## begin RECORDS TO USE

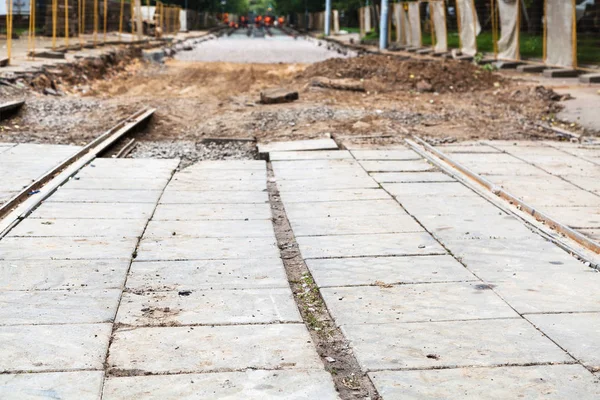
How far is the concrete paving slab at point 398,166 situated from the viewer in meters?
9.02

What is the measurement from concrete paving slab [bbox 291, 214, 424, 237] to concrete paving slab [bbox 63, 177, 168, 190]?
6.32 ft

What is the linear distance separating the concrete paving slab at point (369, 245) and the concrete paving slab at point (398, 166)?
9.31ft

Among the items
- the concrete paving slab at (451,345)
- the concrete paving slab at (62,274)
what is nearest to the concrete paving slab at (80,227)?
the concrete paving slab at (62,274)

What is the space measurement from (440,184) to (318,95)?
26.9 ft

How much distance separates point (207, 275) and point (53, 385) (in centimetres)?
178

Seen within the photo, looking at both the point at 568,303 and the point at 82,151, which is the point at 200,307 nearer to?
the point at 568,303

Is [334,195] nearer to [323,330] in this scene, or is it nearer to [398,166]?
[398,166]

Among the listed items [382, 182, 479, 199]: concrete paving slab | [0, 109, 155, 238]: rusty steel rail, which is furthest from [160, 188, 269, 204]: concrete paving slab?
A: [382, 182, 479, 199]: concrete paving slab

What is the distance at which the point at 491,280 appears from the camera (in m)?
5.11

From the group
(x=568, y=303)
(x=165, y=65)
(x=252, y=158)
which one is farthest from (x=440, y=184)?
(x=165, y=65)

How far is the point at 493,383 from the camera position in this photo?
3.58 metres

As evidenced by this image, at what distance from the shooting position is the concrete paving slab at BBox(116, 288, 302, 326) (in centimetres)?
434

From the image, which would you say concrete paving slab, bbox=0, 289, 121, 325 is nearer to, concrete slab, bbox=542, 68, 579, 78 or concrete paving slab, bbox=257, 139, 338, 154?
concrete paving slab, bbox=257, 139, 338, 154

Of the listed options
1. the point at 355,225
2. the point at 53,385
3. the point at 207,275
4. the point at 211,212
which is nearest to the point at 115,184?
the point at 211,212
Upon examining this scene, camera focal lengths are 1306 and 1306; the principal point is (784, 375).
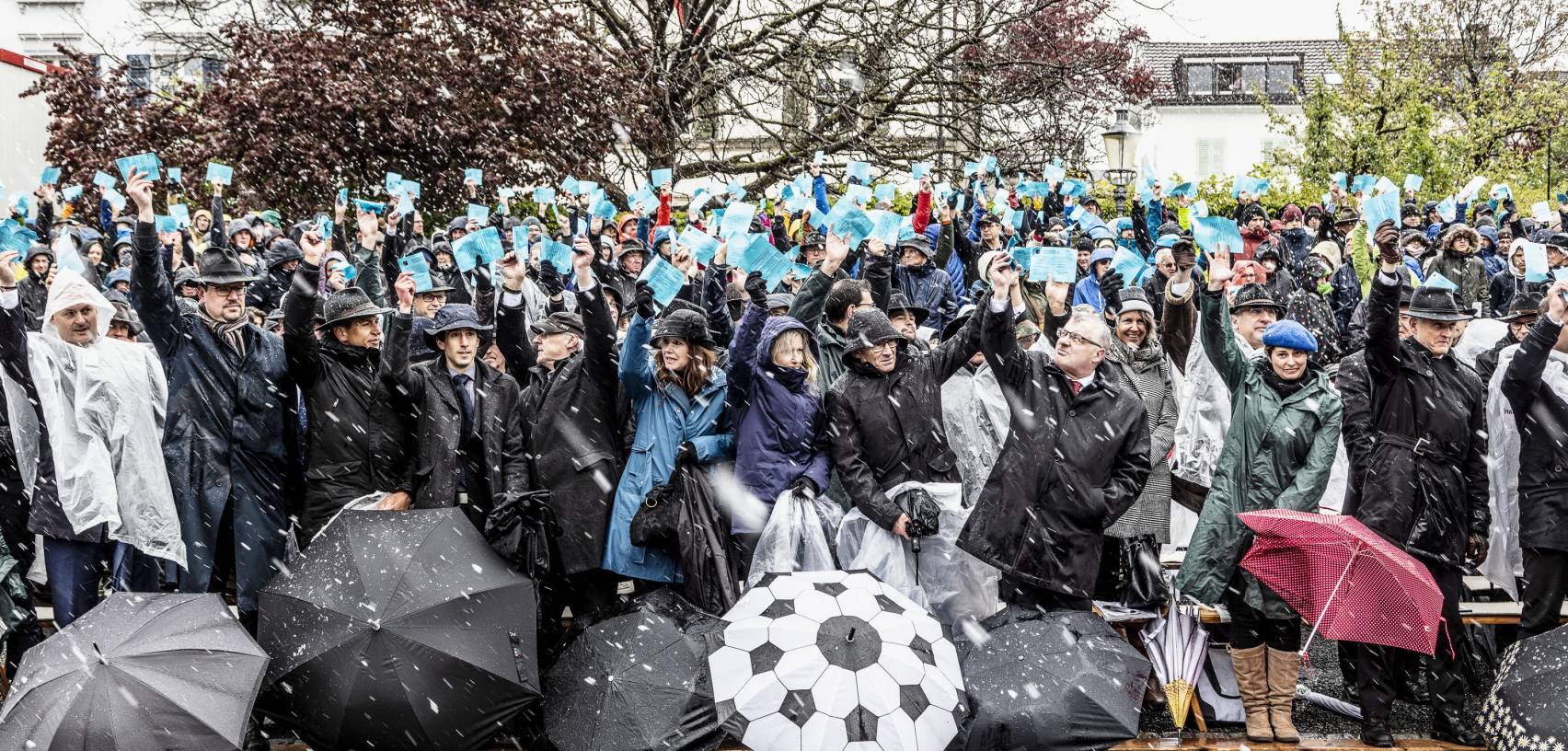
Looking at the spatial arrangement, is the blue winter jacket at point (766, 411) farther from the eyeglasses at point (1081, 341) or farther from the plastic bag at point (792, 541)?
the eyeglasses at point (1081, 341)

## end RECORDS TO USE
## begin RECORDS TO USE

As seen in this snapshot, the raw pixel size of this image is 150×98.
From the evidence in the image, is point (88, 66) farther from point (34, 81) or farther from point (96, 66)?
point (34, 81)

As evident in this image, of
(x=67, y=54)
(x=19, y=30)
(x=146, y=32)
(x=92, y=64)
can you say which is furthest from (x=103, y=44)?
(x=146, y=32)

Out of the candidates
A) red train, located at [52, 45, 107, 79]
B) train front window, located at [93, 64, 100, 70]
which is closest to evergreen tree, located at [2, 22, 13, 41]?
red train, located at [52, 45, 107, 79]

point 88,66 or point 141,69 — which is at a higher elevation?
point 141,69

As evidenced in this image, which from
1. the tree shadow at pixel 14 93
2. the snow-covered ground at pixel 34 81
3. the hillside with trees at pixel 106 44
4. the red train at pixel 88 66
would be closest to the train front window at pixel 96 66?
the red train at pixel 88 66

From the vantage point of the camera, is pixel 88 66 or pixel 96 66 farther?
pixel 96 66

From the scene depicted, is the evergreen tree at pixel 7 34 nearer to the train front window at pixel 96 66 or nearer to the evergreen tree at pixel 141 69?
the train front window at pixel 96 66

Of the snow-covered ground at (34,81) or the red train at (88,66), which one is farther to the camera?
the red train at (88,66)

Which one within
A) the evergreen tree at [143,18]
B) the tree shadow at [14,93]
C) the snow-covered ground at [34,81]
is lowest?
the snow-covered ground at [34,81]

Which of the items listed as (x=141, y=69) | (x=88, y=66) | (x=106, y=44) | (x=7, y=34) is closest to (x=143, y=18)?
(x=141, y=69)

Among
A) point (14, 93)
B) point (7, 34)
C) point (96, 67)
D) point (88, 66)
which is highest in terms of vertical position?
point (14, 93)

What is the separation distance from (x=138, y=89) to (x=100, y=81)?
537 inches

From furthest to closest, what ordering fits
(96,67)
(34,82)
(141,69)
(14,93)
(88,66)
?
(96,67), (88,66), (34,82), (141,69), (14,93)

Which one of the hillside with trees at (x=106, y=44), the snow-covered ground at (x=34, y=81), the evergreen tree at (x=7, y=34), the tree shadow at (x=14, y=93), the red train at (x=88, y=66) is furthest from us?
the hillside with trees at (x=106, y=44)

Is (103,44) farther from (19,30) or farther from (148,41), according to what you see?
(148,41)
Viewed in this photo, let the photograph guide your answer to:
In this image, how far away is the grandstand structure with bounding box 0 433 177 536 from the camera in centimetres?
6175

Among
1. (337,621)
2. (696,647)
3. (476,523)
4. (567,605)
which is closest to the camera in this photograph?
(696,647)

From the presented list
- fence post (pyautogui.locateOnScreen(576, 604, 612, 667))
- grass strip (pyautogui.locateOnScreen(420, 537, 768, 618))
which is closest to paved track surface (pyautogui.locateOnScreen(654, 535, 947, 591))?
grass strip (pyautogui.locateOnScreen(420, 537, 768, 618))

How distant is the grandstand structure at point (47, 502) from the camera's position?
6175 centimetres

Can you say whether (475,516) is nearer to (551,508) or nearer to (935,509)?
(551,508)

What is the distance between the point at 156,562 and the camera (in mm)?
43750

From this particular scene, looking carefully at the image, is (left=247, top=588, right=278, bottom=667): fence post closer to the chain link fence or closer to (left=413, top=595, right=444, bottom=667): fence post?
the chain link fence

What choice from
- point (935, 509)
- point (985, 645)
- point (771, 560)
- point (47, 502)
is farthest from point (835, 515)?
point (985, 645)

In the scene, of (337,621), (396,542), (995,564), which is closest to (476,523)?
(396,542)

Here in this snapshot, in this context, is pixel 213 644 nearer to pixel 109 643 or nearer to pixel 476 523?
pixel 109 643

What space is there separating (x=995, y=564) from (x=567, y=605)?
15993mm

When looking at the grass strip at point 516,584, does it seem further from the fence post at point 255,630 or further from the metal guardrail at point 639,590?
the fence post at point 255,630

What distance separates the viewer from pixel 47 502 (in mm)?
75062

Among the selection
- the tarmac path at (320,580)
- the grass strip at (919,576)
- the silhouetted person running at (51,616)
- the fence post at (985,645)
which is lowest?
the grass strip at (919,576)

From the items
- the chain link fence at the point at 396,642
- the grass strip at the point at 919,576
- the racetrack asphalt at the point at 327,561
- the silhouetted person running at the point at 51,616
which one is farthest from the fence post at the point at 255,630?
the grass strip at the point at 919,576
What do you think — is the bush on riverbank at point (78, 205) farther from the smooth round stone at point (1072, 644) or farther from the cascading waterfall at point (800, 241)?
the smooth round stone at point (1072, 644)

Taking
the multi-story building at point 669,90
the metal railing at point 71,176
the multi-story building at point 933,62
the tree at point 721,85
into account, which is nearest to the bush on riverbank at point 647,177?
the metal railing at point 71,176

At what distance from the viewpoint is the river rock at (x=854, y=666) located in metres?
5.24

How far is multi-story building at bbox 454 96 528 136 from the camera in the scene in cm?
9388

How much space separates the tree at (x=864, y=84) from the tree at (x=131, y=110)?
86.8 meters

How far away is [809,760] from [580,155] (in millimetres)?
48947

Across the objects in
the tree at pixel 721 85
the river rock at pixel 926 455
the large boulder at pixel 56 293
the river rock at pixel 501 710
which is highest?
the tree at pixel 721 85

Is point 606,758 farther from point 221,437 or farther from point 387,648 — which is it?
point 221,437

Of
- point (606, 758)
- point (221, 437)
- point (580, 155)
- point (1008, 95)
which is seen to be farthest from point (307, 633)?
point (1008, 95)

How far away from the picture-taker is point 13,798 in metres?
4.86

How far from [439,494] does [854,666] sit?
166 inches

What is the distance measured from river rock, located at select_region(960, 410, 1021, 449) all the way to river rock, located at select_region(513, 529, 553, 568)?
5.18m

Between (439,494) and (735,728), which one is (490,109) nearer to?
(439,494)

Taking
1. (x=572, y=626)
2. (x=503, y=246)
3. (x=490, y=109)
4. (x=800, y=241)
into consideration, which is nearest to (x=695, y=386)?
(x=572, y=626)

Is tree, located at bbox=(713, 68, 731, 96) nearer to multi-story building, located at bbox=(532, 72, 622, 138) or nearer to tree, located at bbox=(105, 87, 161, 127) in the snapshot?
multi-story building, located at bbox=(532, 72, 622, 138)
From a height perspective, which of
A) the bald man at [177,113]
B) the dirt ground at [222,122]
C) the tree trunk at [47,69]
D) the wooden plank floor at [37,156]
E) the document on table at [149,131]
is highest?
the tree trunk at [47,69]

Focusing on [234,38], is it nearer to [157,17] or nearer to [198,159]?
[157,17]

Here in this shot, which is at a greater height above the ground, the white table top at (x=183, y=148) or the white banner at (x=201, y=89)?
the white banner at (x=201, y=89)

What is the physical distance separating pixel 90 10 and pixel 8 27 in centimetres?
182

## end RECORDS TO USE

**WHAT TO WORK ON:**
From the listing above, identify every line containing the word "front" and copy each one out in full. Treat case as significant.

**EXERCISE RESULT:**
B) train front window, located at [93, 64, 100, 70]
would be closest to the train front window at pixel 96 66?
From the scene depicted, is the evergreen tree at pixel 7 34 nearer to the train front window at pixel 96 66 or nearer to the evergreen tree at pixel 141 69?
the train front window at pixel 96 66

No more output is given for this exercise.